Development of a Papua New Guinean onshore carbonate reservoir: A comparative borehole image (FMI) and petrographic evaluation

The depositional and diagenetic controls on carbonate platform evolution are notoriously heterogeneous and difficult to determine from standard subsurface wireline logging techniques. Here, a combined borehole image (FMI – Fullbore Formation MicroImager) and petrographic study allowed evaluation of depositional and diagenetic trends across an Australasian subsurface buildup that is a major recent gas discovery. The Elk and Antelope gas fields are hosted in Tertiary reefal, platformal and associated deep water carbonates in the present day foothills region of the Fold and Thrust Belt in the Gulf Province of Papua New Guinea. suite of FMI logs (>2800 m), and 292 thin sections (mainly from sidewall cores and cuttings) from both platform flank and shallow water deposits were evaluated during this study. Despite the obvious scale differences between the datasets there was some correlation between the independent petrography and FMI studies for: a) picking major facies boundaries, and b) interpretation of depositional environments, the latter particularly for slope and deep water deposits.

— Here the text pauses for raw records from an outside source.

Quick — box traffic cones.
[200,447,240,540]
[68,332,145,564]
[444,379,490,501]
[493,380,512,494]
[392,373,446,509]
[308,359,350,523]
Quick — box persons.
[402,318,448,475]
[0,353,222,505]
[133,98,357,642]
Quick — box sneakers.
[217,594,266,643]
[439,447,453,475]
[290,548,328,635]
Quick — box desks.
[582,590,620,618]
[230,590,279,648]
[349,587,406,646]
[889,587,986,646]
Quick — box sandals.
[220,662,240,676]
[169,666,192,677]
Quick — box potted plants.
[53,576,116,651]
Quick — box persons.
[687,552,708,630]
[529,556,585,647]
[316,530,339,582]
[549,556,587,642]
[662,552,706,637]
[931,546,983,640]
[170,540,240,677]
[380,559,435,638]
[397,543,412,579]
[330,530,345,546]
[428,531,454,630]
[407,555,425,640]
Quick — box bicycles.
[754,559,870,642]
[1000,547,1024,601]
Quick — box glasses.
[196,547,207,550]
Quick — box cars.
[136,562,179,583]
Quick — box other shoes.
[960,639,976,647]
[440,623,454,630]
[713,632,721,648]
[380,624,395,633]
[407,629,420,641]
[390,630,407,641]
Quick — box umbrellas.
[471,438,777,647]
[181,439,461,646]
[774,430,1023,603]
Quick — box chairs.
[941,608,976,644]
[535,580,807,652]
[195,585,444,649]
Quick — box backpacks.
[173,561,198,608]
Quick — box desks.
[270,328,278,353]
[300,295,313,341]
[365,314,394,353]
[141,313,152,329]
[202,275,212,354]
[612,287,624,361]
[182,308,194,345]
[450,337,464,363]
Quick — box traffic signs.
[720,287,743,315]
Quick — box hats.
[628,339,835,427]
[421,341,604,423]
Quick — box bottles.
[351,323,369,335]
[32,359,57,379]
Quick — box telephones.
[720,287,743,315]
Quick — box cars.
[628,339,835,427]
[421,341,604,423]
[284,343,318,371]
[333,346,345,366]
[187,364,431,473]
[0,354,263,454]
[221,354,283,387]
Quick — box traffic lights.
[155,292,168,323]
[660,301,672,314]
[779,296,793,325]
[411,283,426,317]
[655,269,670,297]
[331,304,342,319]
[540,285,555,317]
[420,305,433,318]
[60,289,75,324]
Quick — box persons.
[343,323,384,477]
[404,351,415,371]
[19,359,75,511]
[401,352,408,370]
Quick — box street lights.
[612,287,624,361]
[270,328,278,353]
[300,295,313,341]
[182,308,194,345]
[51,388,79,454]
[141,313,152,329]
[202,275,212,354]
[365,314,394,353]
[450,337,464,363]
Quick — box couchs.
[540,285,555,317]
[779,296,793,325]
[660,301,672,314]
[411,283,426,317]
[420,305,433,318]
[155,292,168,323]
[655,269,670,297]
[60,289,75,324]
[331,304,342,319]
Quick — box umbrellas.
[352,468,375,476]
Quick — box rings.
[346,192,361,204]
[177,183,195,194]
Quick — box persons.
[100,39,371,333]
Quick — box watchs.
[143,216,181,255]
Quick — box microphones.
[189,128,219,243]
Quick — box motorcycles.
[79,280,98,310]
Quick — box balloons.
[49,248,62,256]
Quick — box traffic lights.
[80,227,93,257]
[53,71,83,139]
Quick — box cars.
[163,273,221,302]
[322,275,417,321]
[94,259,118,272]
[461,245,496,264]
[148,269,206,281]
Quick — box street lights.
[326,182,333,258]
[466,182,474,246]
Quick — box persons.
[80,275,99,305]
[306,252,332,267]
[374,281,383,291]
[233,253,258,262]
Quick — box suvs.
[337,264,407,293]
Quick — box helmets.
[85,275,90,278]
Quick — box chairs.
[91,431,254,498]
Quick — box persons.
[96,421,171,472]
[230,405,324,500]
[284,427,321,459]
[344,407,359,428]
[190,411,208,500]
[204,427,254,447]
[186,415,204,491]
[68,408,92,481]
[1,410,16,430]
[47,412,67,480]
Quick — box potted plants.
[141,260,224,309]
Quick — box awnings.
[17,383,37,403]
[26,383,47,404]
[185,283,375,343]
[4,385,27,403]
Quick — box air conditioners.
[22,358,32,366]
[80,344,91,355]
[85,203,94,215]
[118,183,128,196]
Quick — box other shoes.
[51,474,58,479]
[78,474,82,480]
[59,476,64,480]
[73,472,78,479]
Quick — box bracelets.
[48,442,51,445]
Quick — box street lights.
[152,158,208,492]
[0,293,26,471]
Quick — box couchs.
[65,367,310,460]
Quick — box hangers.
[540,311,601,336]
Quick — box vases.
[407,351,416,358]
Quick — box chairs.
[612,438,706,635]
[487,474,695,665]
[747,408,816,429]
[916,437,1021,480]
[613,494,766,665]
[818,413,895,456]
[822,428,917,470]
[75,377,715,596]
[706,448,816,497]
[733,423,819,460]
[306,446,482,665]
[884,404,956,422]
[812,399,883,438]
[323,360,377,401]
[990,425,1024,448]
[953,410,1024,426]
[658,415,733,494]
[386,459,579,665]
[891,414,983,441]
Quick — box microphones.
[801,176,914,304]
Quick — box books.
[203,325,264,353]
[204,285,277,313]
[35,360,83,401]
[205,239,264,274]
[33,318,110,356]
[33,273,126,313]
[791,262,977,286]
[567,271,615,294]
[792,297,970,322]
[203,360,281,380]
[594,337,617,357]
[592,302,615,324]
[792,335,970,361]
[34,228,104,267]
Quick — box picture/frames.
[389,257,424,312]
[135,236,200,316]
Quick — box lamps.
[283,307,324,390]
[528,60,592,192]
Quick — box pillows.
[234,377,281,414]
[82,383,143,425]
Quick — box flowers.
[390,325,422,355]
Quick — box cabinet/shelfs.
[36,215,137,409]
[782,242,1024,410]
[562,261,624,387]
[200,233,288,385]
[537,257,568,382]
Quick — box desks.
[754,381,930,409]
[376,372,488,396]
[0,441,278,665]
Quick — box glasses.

However, thin section petrography proved critical in understanding primary depositional textures and secondary alteration features through the shallow-water carbonates where complex diagenetic overprinting had strongly impacted original fabric, and/or in regions affected by “gas smearing”. The petrographic study allowed more detailed examination of diagenesis and its impact on rock fabric (which links to the FMI textures). Component analysis and depositional textures identified in thin section are good indicators of original depositional environment. Full FMI coverage allowed textural definition on a dm/m scale, identification and characterisation of vertical changes, and likely large-scale variations in depositional environments and sequences. It was clear from combining the results of the two studies that diagenesis as well as depositional fabric had a strong impact on resultant FMI facies. The diagenetic overprinting would have been difficult to extract from the FMI data without the benefit of the petrographic work. This study shows the merits of selective petrographic analysis to calibrate the quality of facies interpretation from FMI images, and proved critical for enhancing and in places revising initial FMI interpretations.